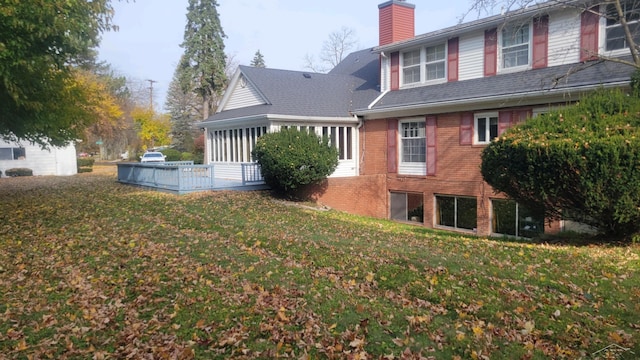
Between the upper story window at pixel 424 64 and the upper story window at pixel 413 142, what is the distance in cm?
209

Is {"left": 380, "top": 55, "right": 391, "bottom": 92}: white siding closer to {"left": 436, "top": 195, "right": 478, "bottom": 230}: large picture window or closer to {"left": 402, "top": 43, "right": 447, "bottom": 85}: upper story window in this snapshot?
{"left": 402, "top": 43, "right": 447, "bottom": 85}: upper story window

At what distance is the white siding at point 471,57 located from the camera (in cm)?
1756

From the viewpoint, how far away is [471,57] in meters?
17.9

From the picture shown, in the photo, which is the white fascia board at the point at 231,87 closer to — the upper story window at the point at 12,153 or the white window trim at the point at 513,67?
the white window trim at the point at 513,67

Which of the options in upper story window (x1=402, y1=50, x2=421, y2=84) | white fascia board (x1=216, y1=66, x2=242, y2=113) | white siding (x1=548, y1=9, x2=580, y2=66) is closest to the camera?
white siding (x1=548, y1=9, x2=580, y2=66)

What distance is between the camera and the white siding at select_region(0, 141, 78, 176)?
33537mm

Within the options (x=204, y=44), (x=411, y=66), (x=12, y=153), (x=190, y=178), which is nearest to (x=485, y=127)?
(x=411, y=66)

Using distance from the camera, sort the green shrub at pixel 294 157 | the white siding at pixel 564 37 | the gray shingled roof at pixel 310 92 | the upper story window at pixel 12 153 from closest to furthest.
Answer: the white siding at pixel 564 37
the green shrub at pixel 294 157
the gray shingled roof at pixel 310 92
the upper story window at pixel 12 153

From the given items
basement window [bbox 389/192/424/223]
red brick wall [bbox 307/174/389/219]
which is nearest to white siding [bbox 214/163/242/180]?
red brick wall [bbox 307/174/389/219]

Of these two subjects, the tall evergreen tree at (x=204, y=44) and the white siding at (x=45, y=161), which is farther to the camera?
the tall evergreen tree at (x=204, y=44)

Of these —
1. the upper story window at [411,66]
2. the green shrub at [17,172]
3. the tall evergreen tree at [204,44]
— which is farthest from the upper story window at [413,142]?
the green shrub at [17,172]

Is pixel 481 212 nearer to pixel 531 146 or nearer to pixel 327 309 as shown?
pixel 531 146

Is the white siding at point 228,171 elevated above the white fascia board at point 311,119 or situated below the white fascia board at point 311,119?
below

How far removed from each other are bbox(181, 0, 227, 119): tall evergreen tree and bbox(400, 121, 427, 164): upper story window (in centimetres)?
2297
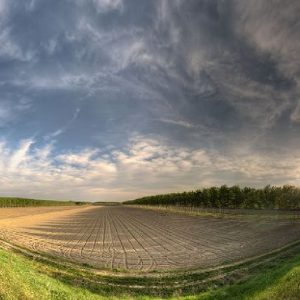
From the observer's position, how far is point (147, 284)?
17.8 meters

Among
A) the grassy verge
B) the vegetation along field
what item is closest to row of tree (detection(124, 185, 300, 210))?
the vegetation along field

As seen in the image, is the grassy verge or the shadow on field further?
the grassy verge

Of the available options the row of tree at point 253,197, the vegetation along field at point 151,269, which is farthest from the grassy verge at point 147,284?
the row of tree at point 253,197

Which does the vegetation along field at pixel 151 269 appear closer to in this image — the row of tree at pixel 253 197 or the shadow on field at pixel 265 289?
the shadow on field at pixel 265 289

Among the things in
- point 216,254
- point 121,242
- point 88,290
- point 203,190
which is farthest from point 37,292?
point 203,190

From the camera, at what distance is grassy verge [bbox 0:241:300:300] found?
1301cm

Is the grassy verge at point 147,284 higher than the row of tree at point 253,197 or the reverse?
the reverse

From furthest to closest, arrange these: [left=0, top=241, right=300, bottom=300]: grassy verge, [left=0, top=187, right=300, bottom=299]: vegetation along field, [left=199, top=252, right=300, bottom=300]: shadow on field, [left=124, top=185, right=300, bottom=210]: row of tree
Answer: [left=124, top=185, right=300, bottom=210]: row of tree
[left=0, top=187, right=300, bottom=299]: vegetation along field
[left=0, top=241, right=300, bottom=300]: grassy verge
[left=199, top=252, right=300, bottom=300]: shadow on field

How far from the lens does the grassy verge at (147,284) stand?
1301 cm

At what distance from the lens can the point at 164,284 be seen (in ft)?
58.6

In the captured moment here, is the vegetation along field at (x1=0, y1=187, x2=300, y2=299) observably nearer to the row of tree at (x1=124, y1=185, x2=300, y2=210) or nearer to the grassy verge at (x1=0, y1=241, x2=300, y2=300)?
the grassy verge at (x1=0, y1=241, x2=300, y2=300)

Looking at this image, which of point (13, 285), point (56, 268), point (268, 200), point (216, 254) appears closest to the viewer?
point (13, 285)

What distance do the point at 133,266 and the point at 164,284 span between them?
4624mm

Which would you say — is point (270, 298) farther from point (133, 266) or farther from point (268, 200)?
point (268, 200)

▸ **PROMPT**:
Return the lines beginning at the one that contains "From furthest to" and continuing through the last line of the data, exactly as they stand and without any others.

▸ **THE OUTPUT**:
From furthest to closest, arrange these: [left=0, top=241, right=300, bottom=300]: grassy verge, [left=0, top=187, right=300, bottom=299]: vegetation along field, [left=199, top=252, right=300, bottom=300]: shadow on field, [left=124, top=185, right=300, bottom=210]: row of tree
Answer: [left=124, top=185, right=300, bottom=210]: row of tree
[left=0, top=187, right=300, bottom=299]: vegetation along field
[left=0, top=241, right=300, bottom=300]: grassy verge
[left=199, top=252, right=300, bottom=300]: shadow on field

How far from the lens does the grassy verge at (147,284) stand?
1301 cm

At what distance from the lens can the point at 164,284 be seen (in ft)?
58.6

In the captured moment here, is the vegetation along field at (x1=0, y1=187, x2=300, y2=299) observably nearer to the row of tree at (x1=124, y1=185, x2=300, y2=210) or nearer to the grassy verge at (x1=0, y1=241, x2=300, y2=300)?
the grassy verge at (x1=0, y1=241, x2=300, y2=300)

Looking at this image, which of point (13, 285), point (56, 268), point (268, 200), point (216, 254) appears closest to the viewer?
point (13, 285)

What distance do the point at 133,266 and the point at 164,284 span between them?
4624mm

Which would you say — is point (270, 298) farther from point (133, 266) or farther from point (268, 200)?
point (268, 200)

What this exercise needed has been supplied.